Chuck BERRY (1926 – 2017)

  • Né à Saint-Louis (Missouri / États-Unis) et mort à Wentzville (Missouri / États-Unis).

  • Sa biographie en quelques lignes : il est né dans un quartier afro-américain de Saint-Louis dans une famille de classe moyenne.C’est un des pionniers du rock’n’roll avec dans sa musique, des solos de guitare (riffs) et des paroles qui parlent de danse, de voitures et de la vie scolaire.
  • Titre du morceau : Johnny B. Goode
  • Date d’enregistrement : 6 janvier 1958
  • Studio d’enregistrement : Chess Records (Chicago – Etats-Unis)
  • Producteur : Little « Bongo » Kraus
  • Paroles :Deep down in Louisiana south of New Orleans,
    Way back up in the woods among the evergreens…
    There stood a log cabin there made of earth and wood,
    Where lived a country boy named a Johnny B. Goode…
    He never ever learned to read or write so well,
    But he could play the guitar like ringing a bell.
    [Refrain]
    Go go, go Johnny go go
    Go Johnny go go, go Johnny go go
    Go Johnny go go, Johnny B. Goode
    He used to carry his guitar in a gunny sack
    And sit beneath the trees by the railroad track.
    The engineers used to see him sitting in the shade,
    Playing to the rhythm that the drivers made.
    People passing by would stop and say
    Oh my that little country boy could play[Refain]
    Go go, go Johnny go go
    Go Johnny go go, go Johnny go go
    Go Johnny go go, Johnny B. Goode
    His mother told him someday you would be a man
    And you will be the leader of a big old band
    Many people coming from miles around
    To hear you play your music when the sun go down
    Maybe someday your name would be in lights
    And Saying Johnny B. Goode tonight[Refrain]
    Go ! Go ! Go, Johnny, go
    Go ! Go ! Go, Johnny, go
    Go ! Go ! Go, Johnny, go
    Go ! Go ! Go, Johnny, go
    Go ! Johnny B. Goode
  • Thèmes abordés, intérêt de la chanson :Johnny B. Goode raconte l’histoire largement autobiographique d’un garçon de la campagne, plutôt inculte, qui va connaître le succès car il « jouait de la guitare comme s’il avait toujours su en jouer » Un riff célèbre en introduction.
    Chanson en intégralité :

    Extrait diffusé en sonnerie :

Première semaine (à compter du lundi 18 septembre)

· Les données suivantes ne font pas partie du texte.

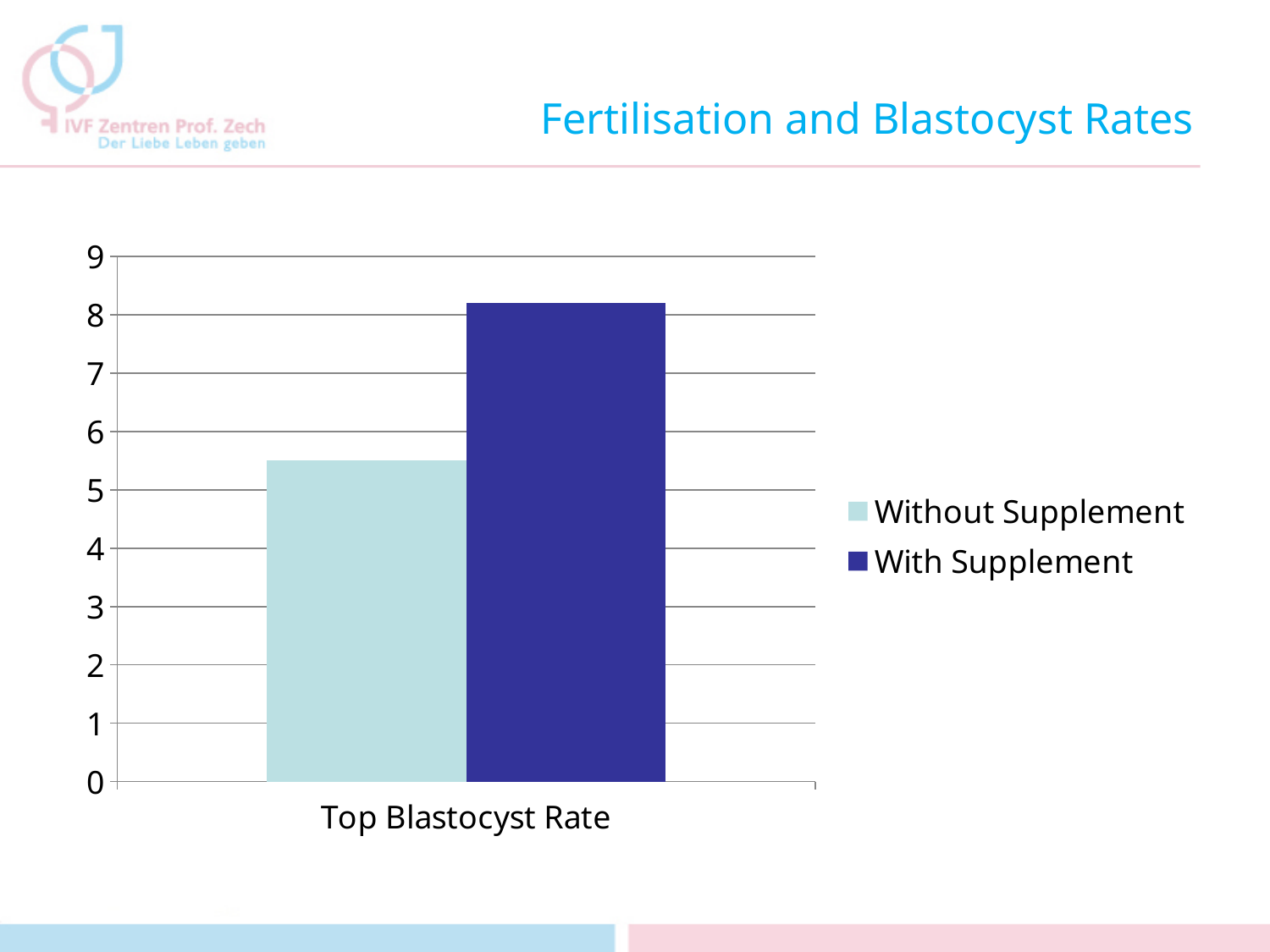
Is the value for With Supplement greater or less than 9? less Is the value for Without Supplement greater or less than 5? greater Which series has the highest bar in the chart? With Supplement What kind of chart is shown on the slide? bar chart Which series has the lowest bar in the chart? Without Supplement Is the value for Without Supplement greater or less than 6? less What is the category label shown on the x axis? Top Blastocyst Rate How many categories are shown on the x axis? 1 Which series is shown in dark blue? With Supplement Which series has the higher value for Top Blastocyst Rate? With Supplement How many series does the legend list? 2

Elvis PRESLEY (1935 – 1977)

  • Né à Tupelo (Mississipi / États-Unis) et mort à Memphis (Tennessee / Etats-Unis)
  • Sa biographie en quelques lignes :

En 1953, à 18 ans, il enregistre son premier disque et donne son premier concert à Memphis.
Il a enregistré 45 albums.

Le lendemain de sa mort, dans sa maison appelée Graceland, plus de 80000 fans se sont retrouvées pour un dernier hommage le long de l’Elvis Presley Boulevard.

  • Titre du morceau : « Thats’s All Right »

Pour certains spécialistes, cette chanson, la première enregistrée d’Elvis (Le King) est la première de l’histoire du rock.